I had a similar box running a SAMBA domain server and it was
alright, so
I thought I'd try to combine the two. But I digress. The God
Box is out.
Got that.

As a matter of fact (this is probably a generic BSD question) he wants
me to do the impossible again: He has an old K6-2 box laying
around and
he wants me to put in a 300GB seagate drive to do a network
back up to.
I told him the tech is too old to support 300GB (its ATA/UDMA66 or
whatever; too many titles for the same thing)
But he read some tidbit on Seagate's site that a mobo BIOS flash or
using the seagate software will make it so the drive can be used, and
apparently that means I can do it (completely ignoring the
fact that the
hardware came years before even 100 GB drives) and I'm a
slacker for not
making it happen.
So the question is, if I jumper the drive to limit it to 32GB so the
darn computer will actually boot (the BIOS freezes detecting
the drive),
can I get FreeBSD to recognize all 300GB? I probably should check the
FreeBSD man pages, but being as ill as I am right now, I feel like
asking you guys first (ya'll seem nice enough ;) )

thanks for the help!
Anthony
(stupid flu!)

----- Original Message ----- From: "Andrew Burnette" <[EMAIL PROTECTED]>
To: <discussion@pfsense.com>
Sent: Thursday, March 09, 2006 6:49 PM
Subject: Re: [pfSense-discussion] pfSense merge with freebsd?


DarkFoon wrote:
I am curious if it is possible to "merge"-for want of a better
word-pfSense with a FreeBSD install.
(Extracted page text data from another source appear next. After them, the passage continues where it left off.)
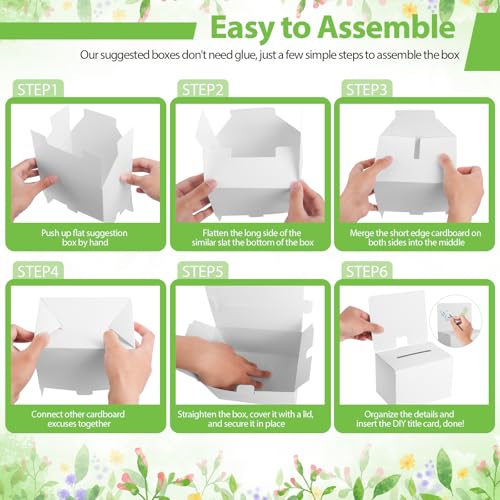 Easy to Assemble

Our suggested boxes don't need glue, just a few simple steps to assemble the box

STEP1

Push up flat suggestion box by hand

STEP2

Flatten the long side of the similar slat the bottom of the box

STEP3

Merge the short edge cardboard on both sides into the middle

STEP4

Connect other cardboard excuses together

STEP5

Straighten the box, cover it with a lid, and secure it in place

STEP6

Organize the details and insert the DIY title card, done!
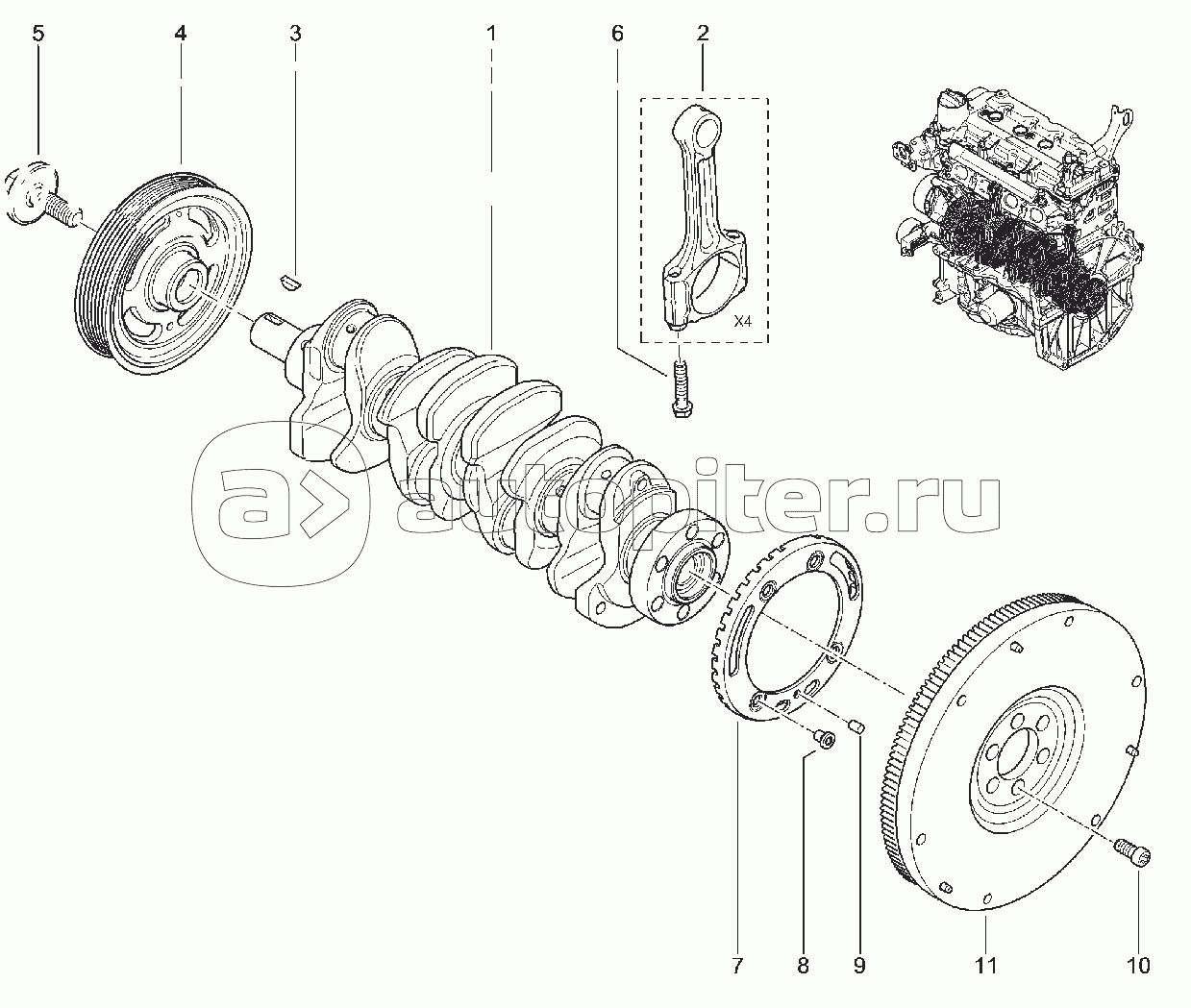 5
4
3
1
6
2
X4
autopiter.ru
7
8
9
11
10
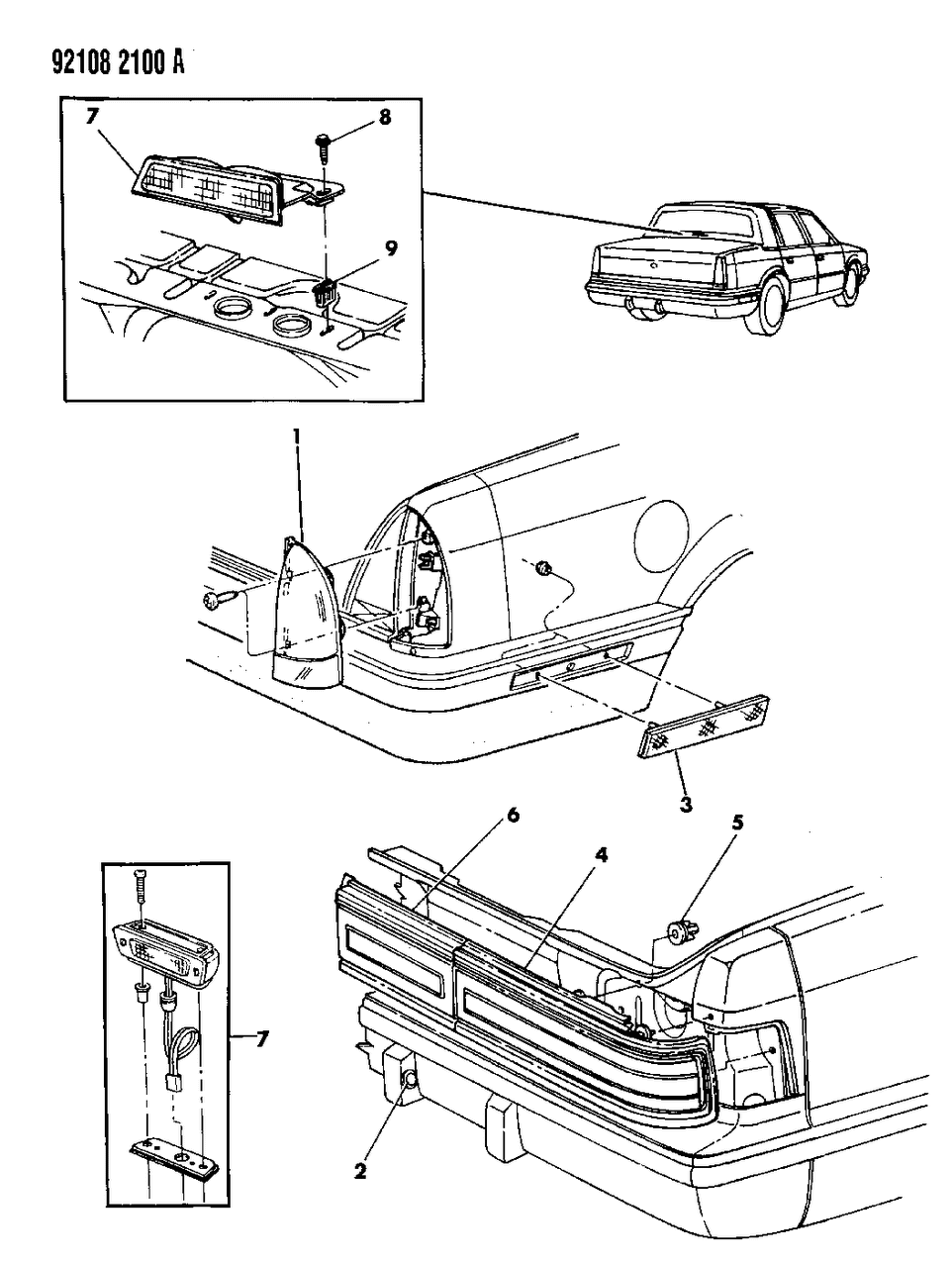 92108 2100 A

7
8
9

1

3

6
4
5

7

2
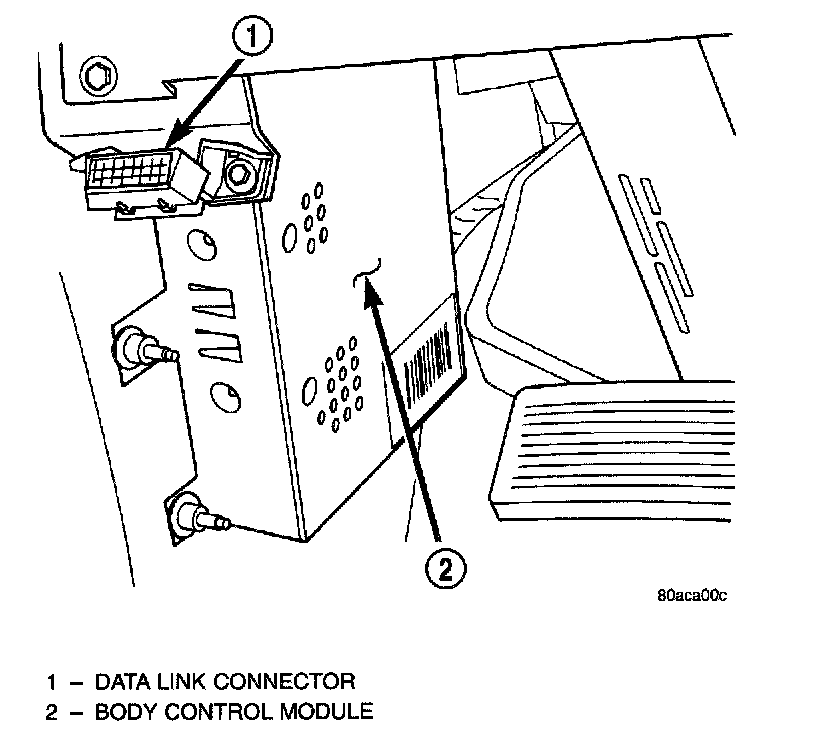 1

2

80aca00c

1 – DATA LINK CONNECTOR
2 – BODY CONTROL MODULE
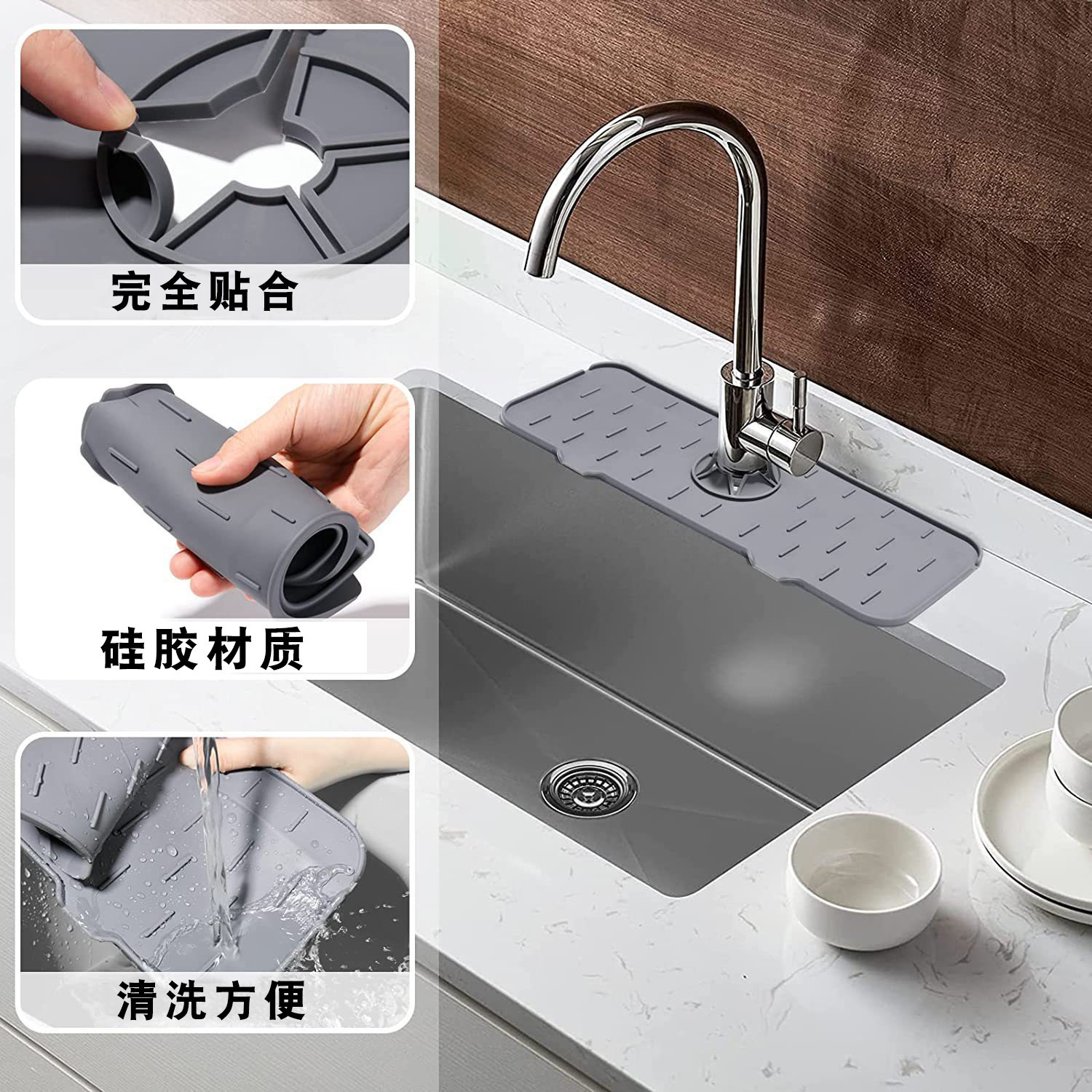 完全贴合

硅胶材质

清洗方便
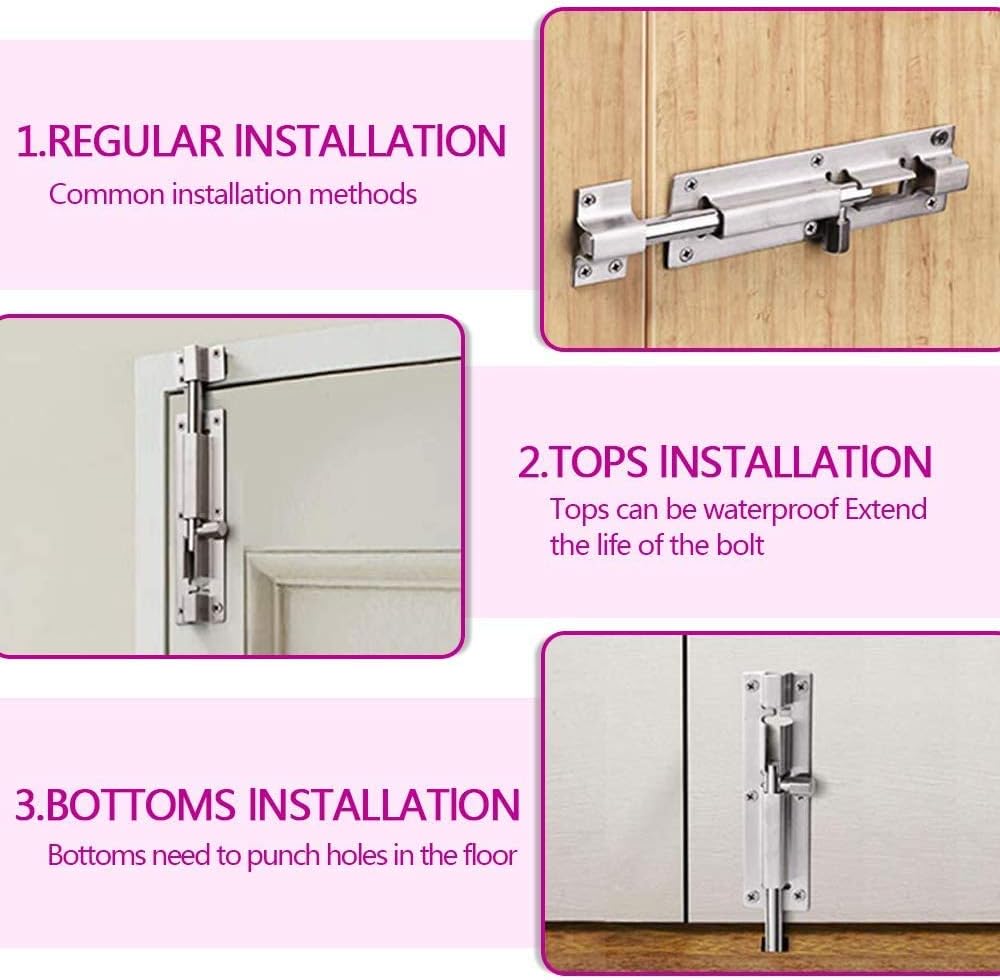 1.REGULAR INSTALLATION
Common installation methods

2.TOPS INSTALLATION
Tops can be waterproof Extend the life of the bolt

3.BOTTOMS INSTALLATION
Bottoms need to punch holes in the floor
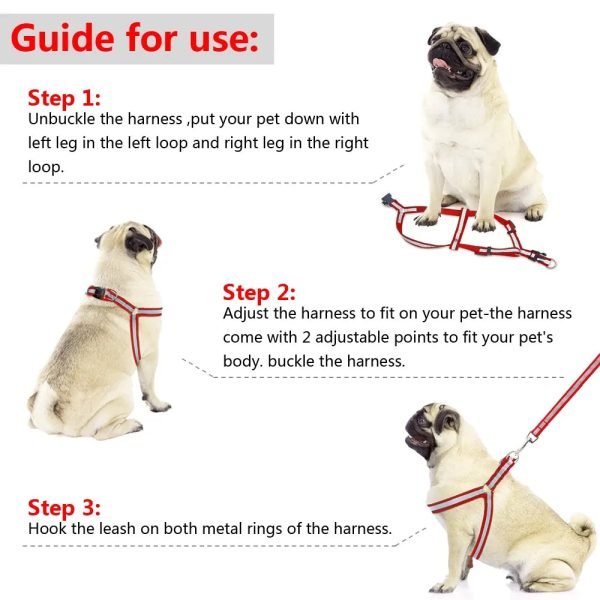 Guide for use:

Step 1:
Unbuckle the harness ,put your pet down with left leg in the left loop and right leg in the right loop.

Step 2:
Adjust the harness to fit on your pet-the harness come with 2 adjustable points to fit your pet's body. buckle the harness.

Step 3:
Hook the leash on both metal rings of the harness.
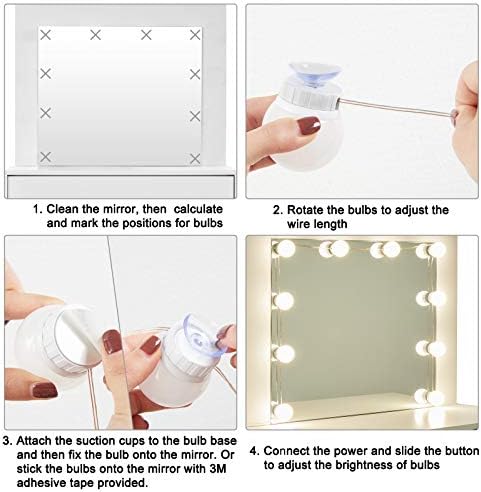 1. Clean the mirror, then calculate and mark the positions for bulbs

2. Rotate the bulbs to adjust the wire length

3. Attach the suction cups to the bulb base and then fix the bulb onto the mirror. Or stick the bulbs onto the mirror with 3M adhesive tape provided.

4. Connect the power and slide the button to adjust the brightness of bulbs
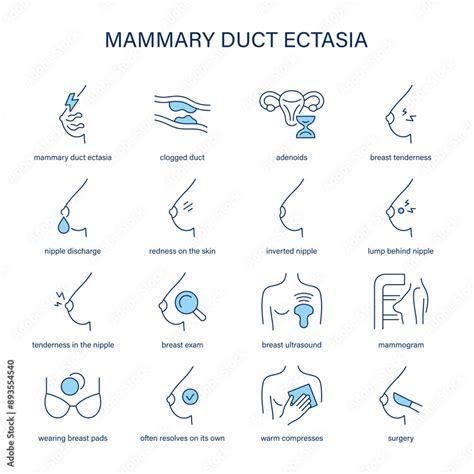 MAMMARY DUCT ECTASIA

mammary duct ectasia

clogged duct

adenoids

breast tenderness

nipple discharge

redness on the skin

inverted nipple

lump behind nipple

tenderness in the nipple

breast exam

breast ultrasound

mammogram

wearing breast pads

often resolves on its own

warm compresses

surgery

Adobe Stock | #893554540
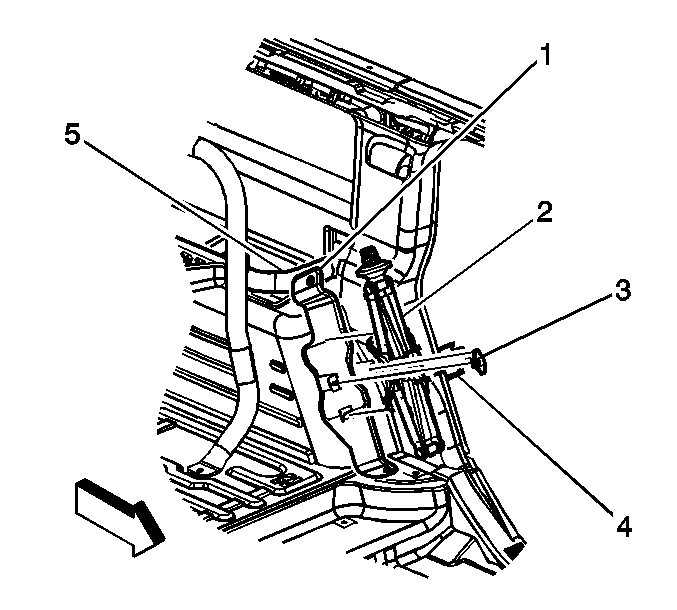 1
5
2
3
4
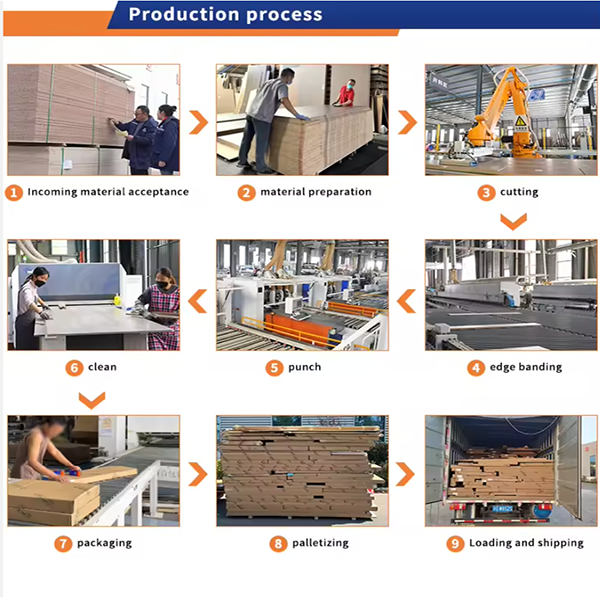 Production process

1 Incoming material acceptance

2 material preparation

3 cutting

6 clean

5 punch

4 edge banding

7 packaging

8 palletizing

9 Loading and shipping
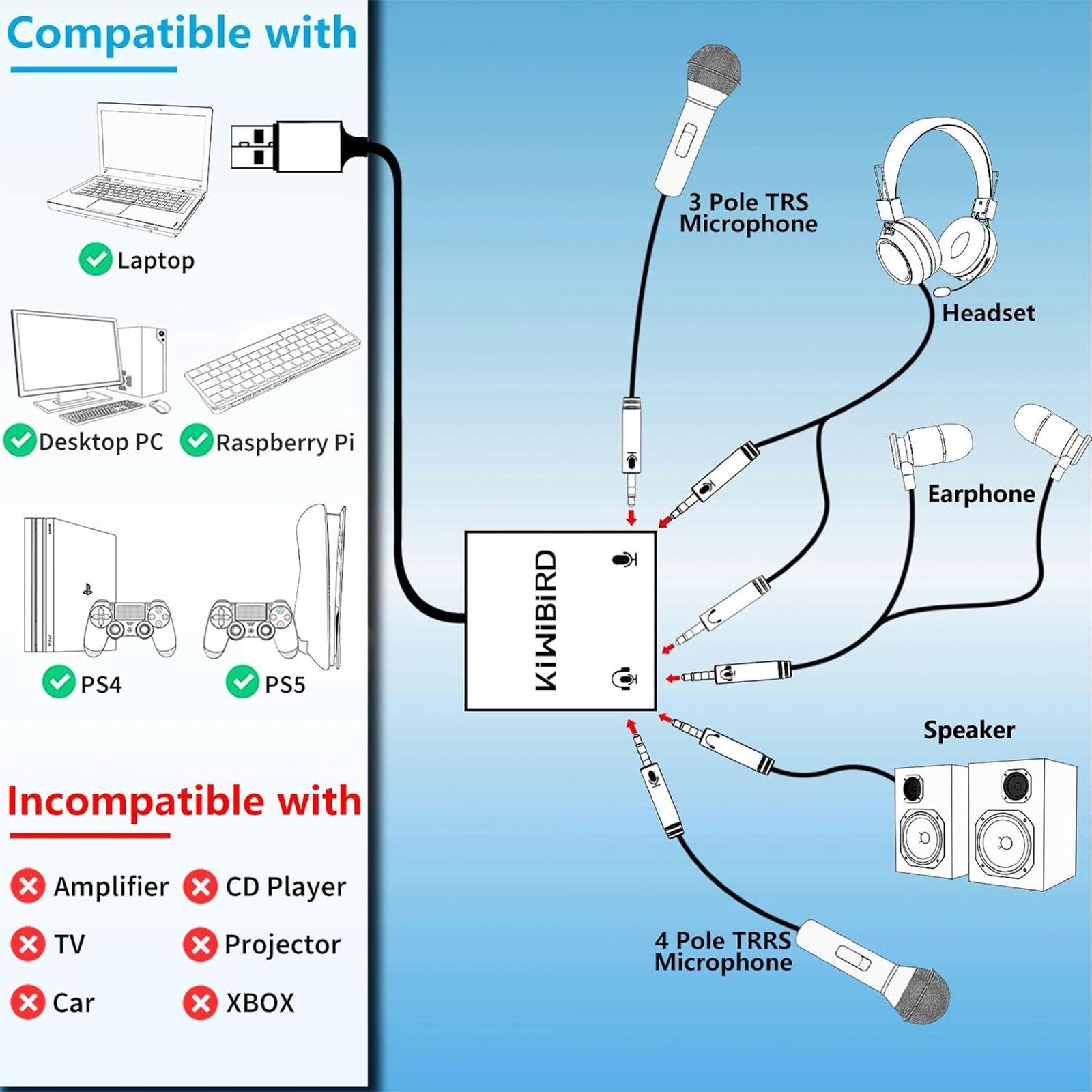 Compatible with

Laptop

Desktop PC

Raspberry Pi

PS4

PS5

Incompatible with

Amplifier

CD Player

TV

Projector

Car

XBOX

3 Pole TRS Microphone

Headset

Earphone

KiWiBiRD

Speaker

4 Pole TRRS Microphone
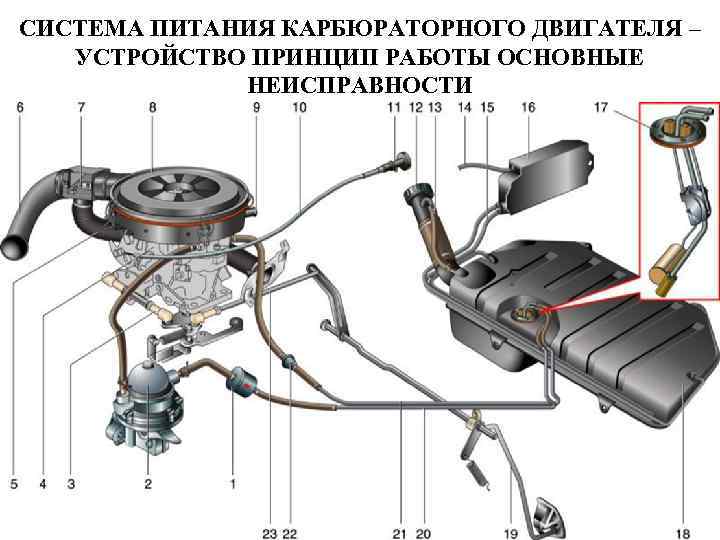 СИСТЕМА ПИТАНИЯ КАРБЮРАТОРНОГО ДВИГАТЕЛЯ – УСТРОЙСТВО ПРИНЦИП РАБОТЫ ОСНОВНЫЕ НЕИСПРАВНОСТИ

6 7 8 9 10 11 12 13 14 15 16 17

5 4 3 2 1 23 22 21 20 19 18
Why? Well, I have a
client who
wants to integrate everything into 1 box if possible. I
told him its
not
possible, but I wouldn't be doing my job if I didn't
check to see if
I
am wrong.
You could of course snag the pf rules out of a pfsense box
and put in
a
*bsd box if absolutely required.

The "god box" is always a bad idea. Generally does everything poorly
(think of what a fantastic pair of scissors are included in a swiss
army
knife).  I have very very large clients that think the same
of optical
long haul gear, routers, and switches and how they all belong in one
box. Invariably, they get burned by lousy functionality and cost
overruns. (yes, think US DoD...)

boxen sufficient for a pfsense firewall are $100 or so from many
sources
(I paid $109 on ebay for the first one, then $100 for a
rack mount job
that fit in my cabinet better).  Same size/capacity box
should do for
an
SMB server (sans Big Fantastic Disks of course).

if that's too much $$, then the client likely can't afford you ;-)
But,
isn't that what they pay you for in the first place?